START Provided entries

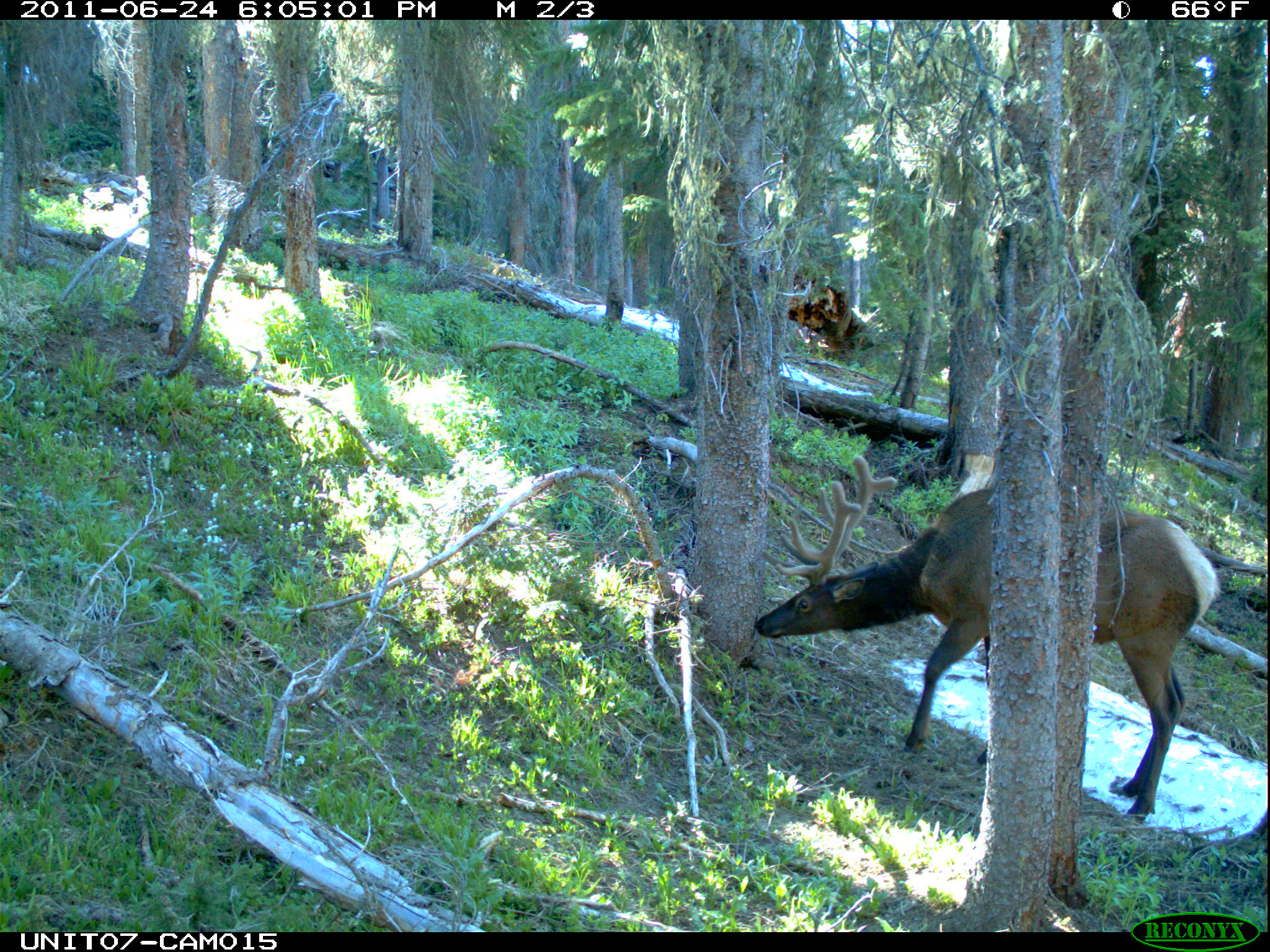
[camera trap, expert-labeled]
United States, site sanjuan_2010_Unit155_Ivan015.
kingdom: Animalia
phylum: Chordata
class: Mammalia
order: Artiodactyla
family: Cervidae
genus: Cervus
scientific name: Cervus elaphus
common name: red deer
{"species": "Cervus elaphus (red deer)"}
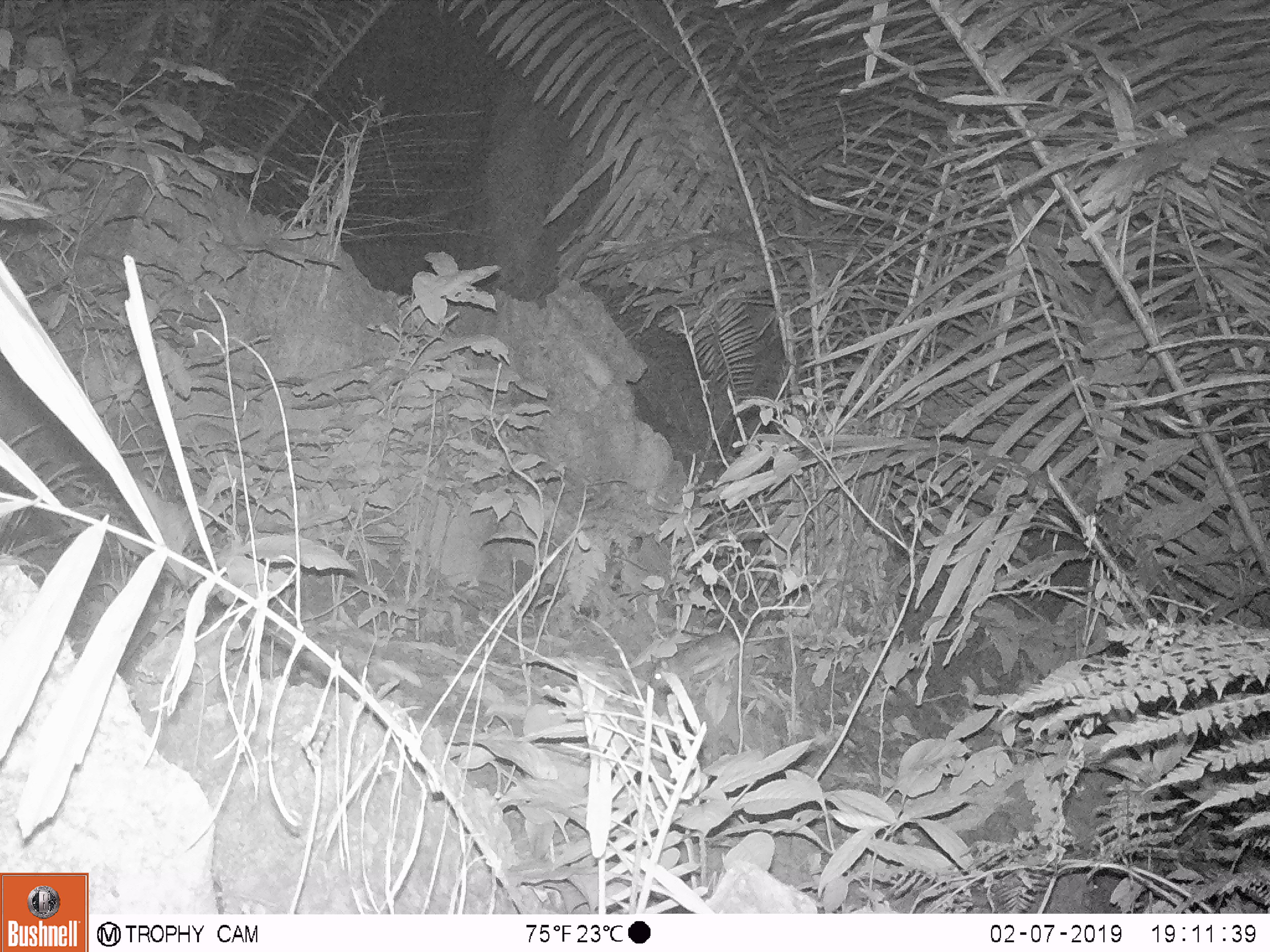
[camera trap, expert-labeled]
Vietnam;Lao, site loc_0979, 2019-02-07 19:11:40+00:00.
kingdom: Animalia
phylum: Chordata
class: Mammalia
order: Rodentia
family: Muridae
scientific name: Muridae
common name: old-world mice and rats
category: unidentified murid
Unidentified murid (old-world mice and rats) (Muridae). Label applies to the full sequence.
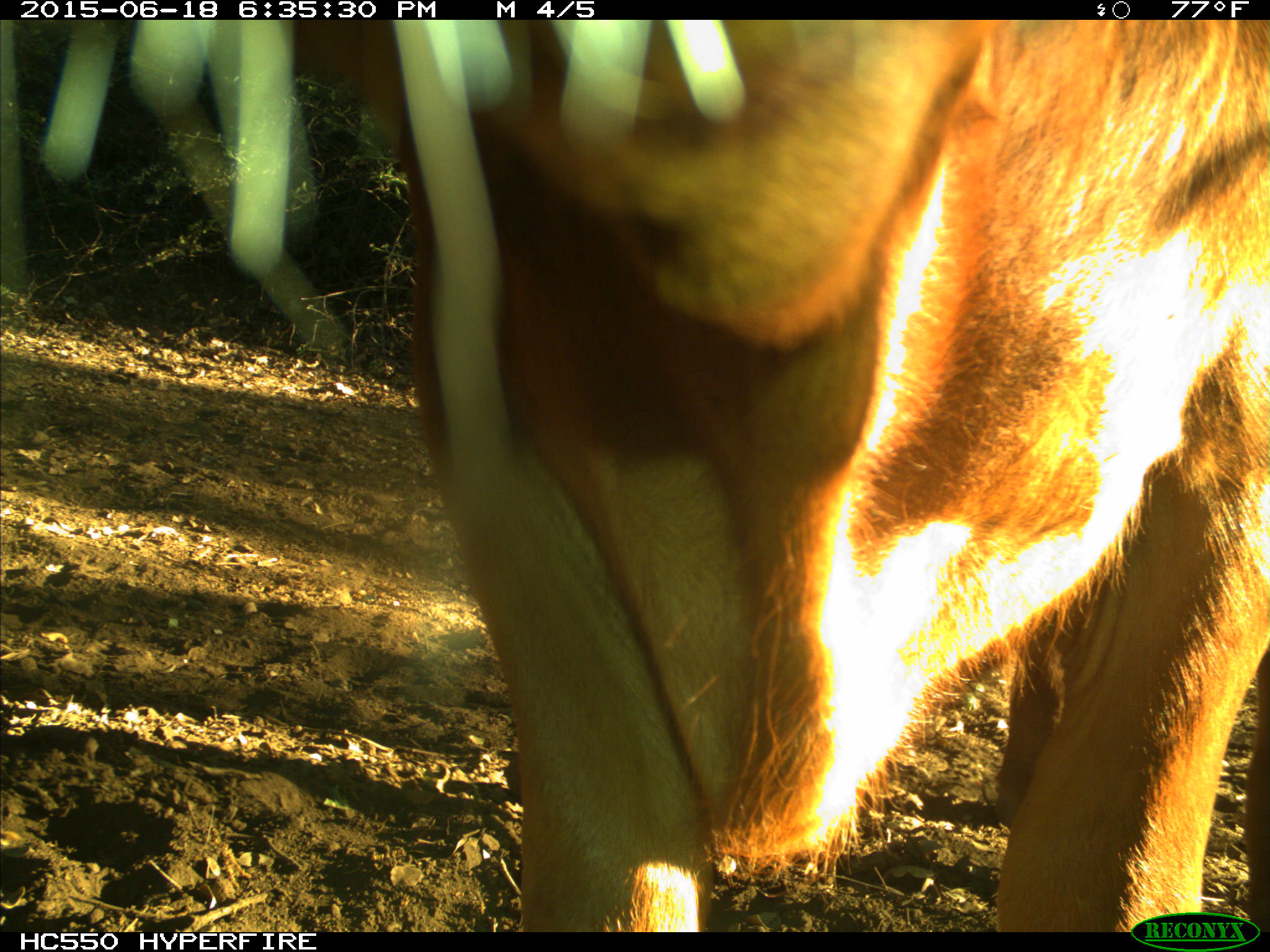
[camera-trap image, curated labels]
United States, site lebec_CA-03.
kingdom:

END Provided entries
START Provided entries

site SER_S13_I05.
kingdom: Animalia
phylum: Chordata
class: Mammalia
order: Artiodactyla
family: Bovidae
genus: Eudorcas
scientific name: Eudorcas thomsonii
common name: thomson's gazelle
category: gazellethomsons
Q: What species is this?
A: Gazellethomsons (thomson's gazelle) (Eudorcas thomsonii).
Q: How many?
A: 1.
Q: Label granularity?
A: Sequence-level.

END Provided entries
START Provided entries

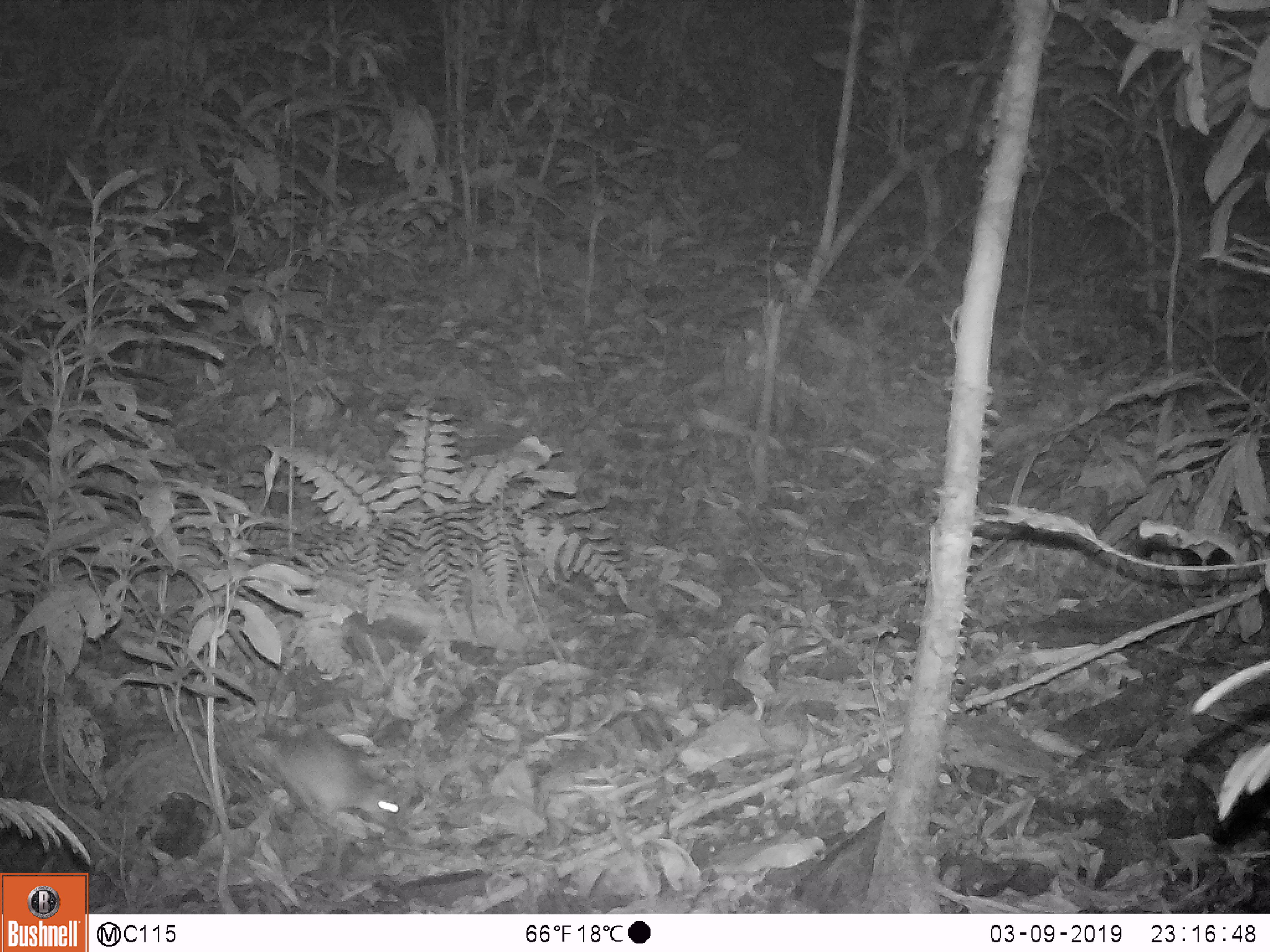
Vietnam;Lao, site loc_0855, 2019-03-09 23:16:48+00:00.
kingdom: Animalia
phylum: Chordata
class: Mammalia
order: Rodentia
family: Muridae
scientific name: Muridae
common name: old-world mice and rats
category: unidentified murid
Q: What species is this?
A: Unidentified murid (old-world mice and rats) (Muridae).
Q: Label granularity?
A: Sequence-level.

END Provided entries

» Assignment: Copy each line above containing the string "States".

» Answer to this problem:
United States, site sanjuan_2010_Unit155_Ivan015.
United States, site lebec_CA-03.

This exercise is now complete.